» Aim
Convert every line of the items below into a Markdown table with the columns "Row" and "Line". Number each line in order and omit blank lines.

» Rows

.....

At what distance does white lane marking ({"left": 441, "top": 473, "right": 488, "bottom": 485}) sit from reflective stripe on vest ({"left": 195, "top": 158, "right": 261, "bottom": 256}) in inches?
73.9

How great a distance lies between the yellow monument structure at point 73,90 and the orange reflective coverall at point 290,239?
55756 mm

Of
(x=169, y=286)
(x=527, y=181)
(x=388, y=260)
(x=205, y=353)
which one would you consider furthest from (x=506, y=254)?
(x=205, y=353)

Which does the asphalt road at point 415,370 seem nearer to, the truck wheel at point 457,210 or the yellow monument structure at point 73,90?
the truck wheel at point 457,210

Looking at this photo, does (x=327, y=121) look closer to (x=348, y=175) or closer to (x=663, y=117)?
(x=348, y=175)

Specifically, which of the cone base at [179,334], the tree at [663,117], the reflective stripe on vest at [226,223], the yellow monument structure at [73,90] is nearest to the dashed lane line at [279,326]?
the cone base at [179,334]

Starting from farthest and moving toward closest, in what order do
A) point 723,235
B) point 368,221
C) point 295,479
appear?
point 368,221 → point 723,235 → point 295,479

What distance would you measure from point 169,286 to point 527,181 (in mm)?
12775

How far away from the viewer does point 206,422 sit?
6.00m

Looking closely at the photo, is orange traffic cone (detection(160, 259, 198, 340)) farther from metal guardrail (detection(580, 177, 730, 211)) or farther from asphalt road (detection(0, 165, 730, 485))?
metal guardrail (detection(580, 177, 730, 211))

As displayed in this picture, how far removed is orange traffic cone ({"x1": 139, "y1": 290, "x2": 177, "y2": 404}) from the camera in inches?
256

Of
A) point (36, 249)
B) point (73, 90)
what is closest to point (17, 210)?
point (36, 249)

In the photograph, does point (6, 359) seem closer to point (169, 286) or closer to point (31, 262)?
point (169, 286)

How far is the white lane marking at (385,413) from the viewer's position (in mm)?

.....

» Task answer
| Row | Line |
|---|---|
| 1 | At what distance does white lane marking ({"left": 441, "top": 473, "right": 488, "bottom": 485}) sit from reflective stripe on vest ({"left": 195, "top": 158, "right": 261, "bottom": 256}) in inches? |
| 2 | 73.9 |
| 3 | How great a distance lies between the yellow monument structure at point 73,90 and the orange reflective coverall at point 290,239? |
| 4 | 55756 mm |
| 5 | Of |
| 6 | (x=169, y=286) |
| 7 | (x=527, y=181) |
| 8 | (x=388, y=260) |
| 9 | (x=205, y=353) |
| 10 | which one would you consider furthest from (x=506, y=254)? |
| 11 | (x=205, y=353) |
| 12 | Which does the asphalt road at point 415,370 seem nearer to, the truck wheel at point 457,210 or the yellow monument structure at point 73,90? |
| 13 | the truck wheel at point 457,210 |
| 14 | Looking at this photo, does (x=327, y=121) look closer to (x=348, y=175) or closer to (x=663, y=117)? |
| 15 | (x=348, y=175) |
| 16 | Specifically, which of the cone base at [179,334], the tree at [663,117], the reflective stripe on vest at [226,223], the yellow monument structure at [73,90] is nearest to the dashed lane line at [279,326]? |
| 17 | the cone base at [179,334] |
| 18 | Starting from farthest and moving toward closest, in what order do |
| 19 | A) point 723,235 |
| 20 | B) point 368,221 |
| 21 | C) point 295,479 |
| 22 | appear? |
| 23 | point 368,221 → point 723,235 → point 295,479 |
| 24 | What distance would you measure from point 169,286 to point 527,181 (in mm)? |
| 25 | 12775 |
| 26 | How far away from the viewer does point 206,422 sit? |
| 27 | 6.00m |
| 28 | Looking closely at the photo, is orange traffic cone (detection(160, 259, 198, 340)) farther from metal guardrail (detection(580, 177, 730, 211)) or farther from asphalt road (detection(0, 165, 730, 485))? |
| 29 | metal guardrail (detection(580, 177, 730, 211)) |
| 30 | As displayed in this picture, how far removed is orange traffic cone ({"x1": 139, "y1": 290, "x2": 177, "y2": 404}) from the camera in inches? |
| 31 | 256 |
| 32 | Of |
| 33 | A) point (36, 249) |
| 34 | B) point (73, 90) |
| 35 | what is closest to point (17, 210)? |
| 36 | point (36, 249) |
| 37 | In the photograph, does point (6, 359) seem closer to point (169, 286) or closer to point (31, 262)? |
| 38 | point (169, 286) |
| 39 | How far is the white lane marking at (385,413) from the viewer's position (in mm)? |